The results of the Anttila et al.'s analysis indicate that the response of Atlantic salmon to temperature stress - as evaluated by cardiac performance - is "largely dependent on individual thermal history and largely independent of local adaptation," as offspring of both populations displayed phenotypic plasticity in adapting to the two acclimation temperatures. Such findings are encouraging, as the researchers state they "emphasize that acclimation remains a feasible possibility for survival in a warmer future, with physiological plasticity replacing the immediate need for local adaptation," adding that "this plasticity might aid northern Atlantic salmon populations to compensate for a warmer future."

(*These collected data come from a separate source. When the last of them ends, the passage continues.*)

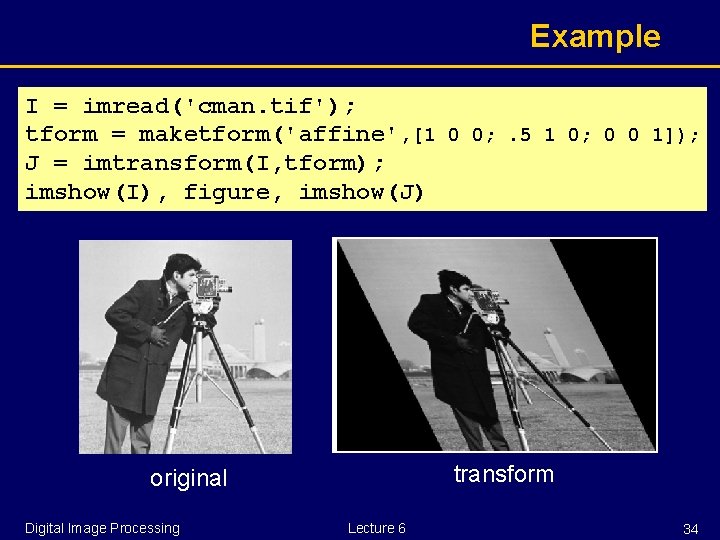 Example

I = imread('cman.tif');
tform = maketform('affine',[1 0 0; .5 1 0; 0 0 1]);
J = imtransform(I,tform);
imshow(I), figure, imshow(J)

original

transform

Digital Image Processing

Lecture 6

34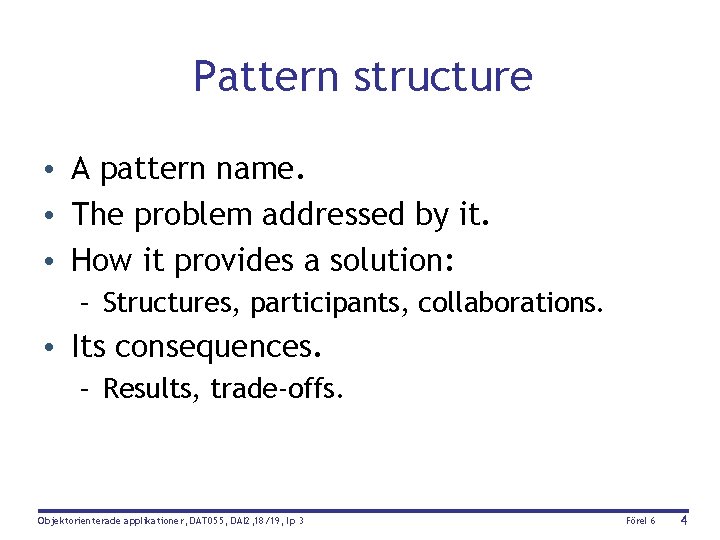 Pattern structure

• A pattern name.
• The problem addressed by it.
• How it provides a solution:
– Structures, participants, collaborations.
• Its consequences.
– Results, trade-offs.

Objektorienterade applikationer, DAT055, DAI2, 18/19, lp 3 Förel 6 4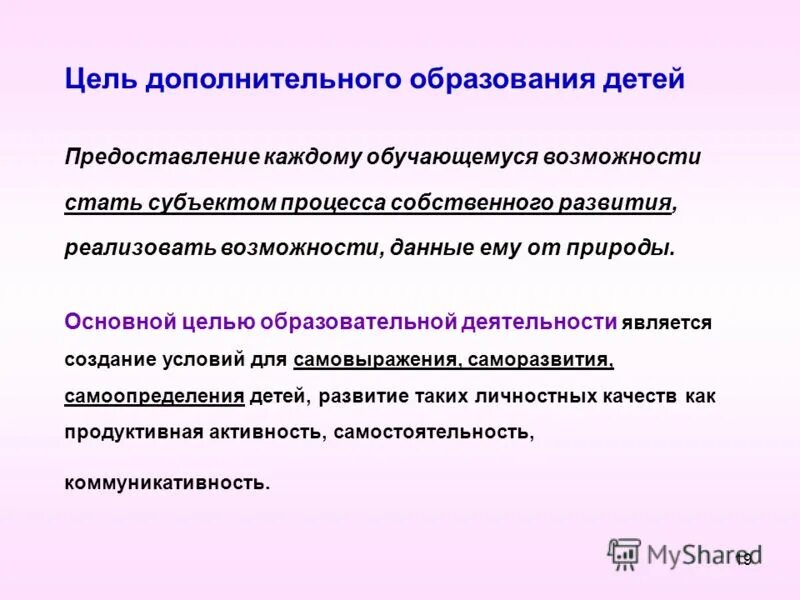 Цель дополнительного образования детей

Предоставление каждому обучающемуся возможности стать субъектом процесса собственного развития, реализовать возможности, данные ему от природы.

Основной целью образовательной деятельности является создание условий для самовыражения, саморазвития, самоопределения детей, развитие таких личностных качеств как продуктивная активность, самостоятельность, коммуникативность.

MyShared

19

Although this response represents only one of the three options by which to face the challenge of potential future global warming, it appears to be more than sufficient to overcome the worse possible scenarios. In addition, Anttila et al. optimistically add that "natural selection has the potential to improve thermal tolerance in Atlantic salmon beyond the demonstrated benefits of high thermal plasticity," particularly through transgenerational changes in temperature tolerance in which the heritability of thermal tolerance is passed down from parents to offspring.

All in all, therefore, the future looks bright for Atlantic salmon!